Me dê motivos
Quando um casal começa a colar papel de parede, o Diabo senta em sua poltrona para assistir
Se você está bem com seu namorado, namorada, marido ou esposa, se acha que encontrou sua cara-metade e que nada pode abalar vossa paz, sugiro um teste: experimentem, juntos, forrar um quarto com papel de parede. Caso, meia hora após o início das hostilidades, digo, das atividades, ainda houver um vínculo afetivo entre os dois, pode crer: é amor de verdade, desses capazes de perdurar na alegria e na tristeza, na saúde e na doença, de sobreviver a shoppings em véspera de Natal e até --Deus lhes poupe-- ao nascimento de trigêmeos.
Colar papel de parede, em casal, lembra muito estar perdido de carro, em casal: acusações mútuas, soluções antagônicas, ansiedade, desespero. A diferença é que, ao se perder de carro, você fareja o perigo, respira fundo e procura mentalmente as barras antipânico que os levarão para longe da escaldante tensão conjugal. Ao papel de parede, contudo, os amantes se entregam álacres, ternos e tenros como as criancinhas ao mar no filme "Tubarão". Afinal, trata-se de uma melhoria para a casa, um gesto em nome da beleza, um desses bucólicos projetos dominicais que parecem trazer consigo a confirmação de nossa felicidade, tipo fazer pão, tomar banho de banheira, ir à Pinacoteca. Como desconfiar que a meiga estampa colorida é o forro da tumba em que será sepultado o casamento?
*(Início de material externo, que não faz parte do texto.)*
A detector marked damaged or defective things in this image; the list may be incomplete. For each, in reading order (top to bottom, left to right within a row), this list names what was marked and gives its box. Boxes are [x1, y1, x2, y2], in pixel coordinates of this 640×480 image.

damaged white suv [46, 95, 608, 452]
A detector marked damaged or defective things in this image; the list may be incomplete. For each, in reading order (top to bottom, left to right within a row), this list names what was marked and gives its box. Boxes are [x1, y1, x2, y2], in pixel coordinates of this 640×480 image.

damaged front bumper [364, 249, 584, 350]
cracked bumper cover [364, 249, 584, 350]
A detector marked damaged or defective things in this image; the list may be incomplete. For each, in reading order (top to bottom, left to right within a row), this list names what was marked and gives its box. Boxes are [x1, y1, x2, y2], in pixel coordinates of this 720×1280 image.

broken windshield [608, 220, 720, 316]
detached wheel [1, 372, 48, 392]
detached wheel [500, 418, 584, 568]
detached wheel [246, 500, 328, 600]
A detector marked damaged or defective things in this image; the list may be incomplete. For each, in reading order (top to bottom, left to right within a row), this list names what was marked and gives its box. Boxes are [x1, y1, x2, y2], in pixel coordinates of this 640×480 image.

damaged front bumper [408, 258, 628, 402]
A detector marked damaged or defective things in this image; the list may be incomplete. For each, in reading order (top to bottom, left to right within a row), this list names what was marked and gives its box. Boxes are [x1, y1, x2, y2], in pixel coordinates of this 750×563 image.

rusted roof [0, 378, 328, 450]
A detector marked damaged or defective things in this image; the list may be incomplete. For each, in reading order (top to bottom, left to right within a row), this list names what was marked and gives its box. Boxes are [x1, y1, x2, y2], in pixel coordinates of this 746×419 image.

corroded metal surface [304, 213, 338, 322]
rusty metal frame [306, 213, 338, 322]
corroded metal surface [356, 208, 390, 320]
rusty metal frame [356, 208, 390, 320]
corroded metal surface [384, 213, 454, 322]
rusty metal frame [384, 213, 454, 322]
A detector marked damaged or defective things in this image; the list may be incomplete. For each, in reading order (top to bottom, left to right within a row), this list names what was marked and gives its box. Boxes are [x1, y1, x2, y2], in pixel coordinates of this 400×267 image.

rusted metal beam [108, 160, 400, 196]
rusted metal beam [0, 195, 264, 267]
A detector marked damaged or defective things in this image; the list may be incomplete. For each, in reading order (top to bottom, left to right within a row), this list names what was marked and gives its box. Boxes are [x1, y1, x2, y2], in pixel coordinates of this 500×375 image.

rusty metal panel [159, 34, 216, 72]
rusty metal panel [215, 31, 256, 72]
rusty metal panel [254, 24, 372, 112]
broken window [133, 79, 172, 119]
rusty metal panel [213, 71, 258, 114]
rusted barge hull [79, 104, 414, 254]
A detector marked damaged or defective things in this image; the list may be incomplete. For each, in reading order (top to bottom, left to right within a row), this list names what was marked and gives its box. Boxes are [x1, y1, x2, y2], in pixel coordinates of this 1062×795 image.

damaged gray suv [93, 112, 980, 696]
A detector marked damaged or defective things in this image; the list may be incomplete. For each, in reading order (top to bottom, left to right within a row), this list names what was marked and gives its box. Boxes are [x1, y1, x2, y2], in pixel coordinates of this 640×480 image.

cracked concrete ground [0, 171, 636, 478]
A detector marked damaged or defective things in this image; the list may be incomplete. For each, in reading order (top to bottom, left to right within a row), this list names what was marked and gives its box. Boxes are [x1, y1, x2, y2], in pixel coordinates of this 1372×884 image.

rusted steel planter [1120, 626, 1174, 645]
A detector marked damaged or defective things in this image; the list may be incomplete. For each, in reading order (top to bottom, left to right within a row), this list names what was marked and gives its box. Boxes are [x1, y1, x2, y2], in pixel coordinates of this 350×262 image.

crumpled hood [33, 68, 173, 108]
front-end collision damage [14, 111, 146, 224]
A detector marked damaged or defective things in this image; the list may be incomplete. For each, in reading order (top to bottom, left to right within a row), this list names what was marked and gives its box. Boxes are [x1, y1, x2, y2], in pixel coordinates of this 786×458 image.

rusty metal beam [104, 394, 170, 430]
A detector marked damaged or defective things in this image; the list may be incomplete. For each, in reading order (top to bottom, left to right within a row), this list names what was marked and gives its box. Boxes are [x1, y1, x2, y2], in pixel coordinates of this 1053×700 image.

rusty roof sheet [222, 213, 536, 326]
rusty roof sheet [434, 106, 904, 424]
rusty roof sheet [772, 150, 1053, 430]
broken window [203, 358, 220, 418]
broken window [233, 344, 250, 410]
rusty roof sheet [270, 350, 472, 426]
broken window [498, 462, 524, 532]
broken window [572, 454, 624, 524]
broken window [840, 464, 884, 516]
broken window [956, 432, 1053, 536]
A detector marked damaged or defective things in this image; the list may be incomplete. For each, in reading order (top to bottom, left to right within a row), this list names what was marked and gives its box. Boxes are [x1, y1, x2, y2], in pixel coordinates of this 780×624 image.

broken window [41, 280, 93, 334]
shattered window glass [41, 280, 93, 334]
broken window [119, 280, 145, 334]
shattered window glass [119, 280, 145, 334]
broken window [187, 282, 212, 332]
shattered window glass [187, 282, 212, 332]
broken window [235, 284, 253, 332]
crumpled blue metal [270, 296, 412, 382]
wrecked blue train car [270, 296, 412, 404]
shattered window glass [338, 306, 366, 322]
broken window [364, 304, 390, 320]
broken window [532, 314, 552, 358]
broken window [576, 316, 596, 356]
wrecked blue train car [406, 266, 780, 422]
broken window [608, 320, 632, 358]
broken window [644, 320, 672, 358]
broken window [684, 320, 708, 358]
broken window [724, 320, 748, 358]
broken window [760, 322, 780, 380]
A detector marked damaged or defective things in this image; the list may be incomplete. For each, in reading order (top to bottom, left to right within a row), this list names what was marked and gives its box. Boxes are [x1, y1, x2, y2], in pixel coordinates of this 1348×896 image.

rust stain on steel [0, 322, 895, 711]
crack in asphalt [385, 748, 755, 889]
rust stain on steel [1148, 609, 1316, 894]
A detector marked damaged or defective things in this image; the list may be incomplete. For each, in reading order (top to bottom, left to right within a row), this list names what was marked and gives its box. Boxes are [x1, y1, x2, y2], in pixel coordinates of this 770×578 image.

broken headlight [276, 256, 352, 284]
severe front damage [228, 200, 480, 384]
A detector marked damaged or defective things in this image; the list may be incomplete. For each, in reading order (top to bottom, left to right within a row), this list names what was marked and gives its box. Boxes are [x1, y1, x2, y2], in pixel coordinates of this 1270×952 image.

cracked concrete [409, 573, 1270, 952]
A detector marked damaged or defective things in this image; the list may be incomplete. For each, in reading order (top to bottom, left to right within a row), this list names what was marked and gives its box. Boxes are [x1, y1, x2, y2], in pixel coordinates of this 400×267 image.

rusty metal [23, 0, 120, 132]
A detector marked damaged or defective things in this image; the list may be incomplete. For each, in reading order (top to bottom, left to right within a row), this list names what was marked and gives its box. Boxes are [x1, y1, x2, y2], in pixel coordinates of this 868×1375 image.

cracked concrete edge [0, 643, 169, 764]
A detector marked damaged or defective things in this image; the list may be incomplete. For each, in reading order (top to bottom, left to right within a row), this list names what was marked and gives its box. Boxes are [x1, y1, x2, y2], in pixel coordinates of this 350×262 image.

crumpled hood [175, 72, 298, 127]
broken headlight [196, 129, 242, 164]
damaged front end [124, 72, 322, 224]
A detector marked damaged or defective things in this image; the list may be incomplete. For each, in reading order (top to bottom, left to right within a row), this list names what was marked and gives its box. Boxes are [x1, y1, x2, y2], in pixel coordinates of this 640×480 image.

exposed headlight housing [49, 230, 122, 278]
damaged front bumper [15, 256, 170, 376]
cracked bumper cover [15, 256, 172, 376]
Você se lembra da época não tão remota em que colávamos adesivos no carro durante as eleições? Então deve se recordar que, por mais cuidado que tomássemos, sempre ficava uma ou outra bolha de ar. Agora, imagine 18 rolos adesivos de 1,20 m x 2 m sendo aplicados a quatro mãos --é esse o tamanho da encrenca.
Subindo em duas cadeiras, você e sua cara-metade colam a pontinha do primeiro rolo, lá no alto. O desafio é os dois irem puxando o papel vegetal por trás, desenrolando e colando o troço de cima pra baixo, SIMULTANEAMENTE. Um milímetro que um lado (i.e., um cônjuge) vá mais rápido que o outro, o papel engrouvinha --e, acredite, a não ser que vocês tenham feito anos de nado sincronizado ou sido discípulos do sr. Miyagi, vai engrouvinhar.
Adiantando o lado retardatário, vocês tentam reparar o erro, mas só piora: estrias diagonais surgem de ponta a ponta. Aí, começam as acusações. Um diz que o outro foi lerdo, o outro diz que o um é que se apressou. (Toda essa discussão, lembre-se, está sendo travada em cima de cadeiras e com as mãos para cima, encostadas na parede.) O mais afoito dos dois (aquele acusado de acelerar) sugere descolarem a parte que engrouvinhou e colar de novo. O mais cauteloso (o acusado de atrasar) discorda. O afoito, contudo, não quer nem saber e puxa o papel: as bolhas e estrias somem, assim como uma faixa de 1,20 m x 10 cm de tinta e massa corrida, arrancada pelo adesivo.
O afoito tenta colar de novo, mas o volume das cascas de tinta e massa corrida fica evidente --parece um tapete estendido sobre a areia da praia. Vocês olham a parede. Só 30 cm do primeiro rolo foi aplicado. Ainda faltam 35,7 m. Vocês se olham. Estão juntos há seis anos. Pensavam em ter filhos, em fazer pão em casa aos domingos, tomar banhos de banheira, visitar a Pinacoteca e quem sabe até, um dia, forrar aquele quarto com um belo papel de parede.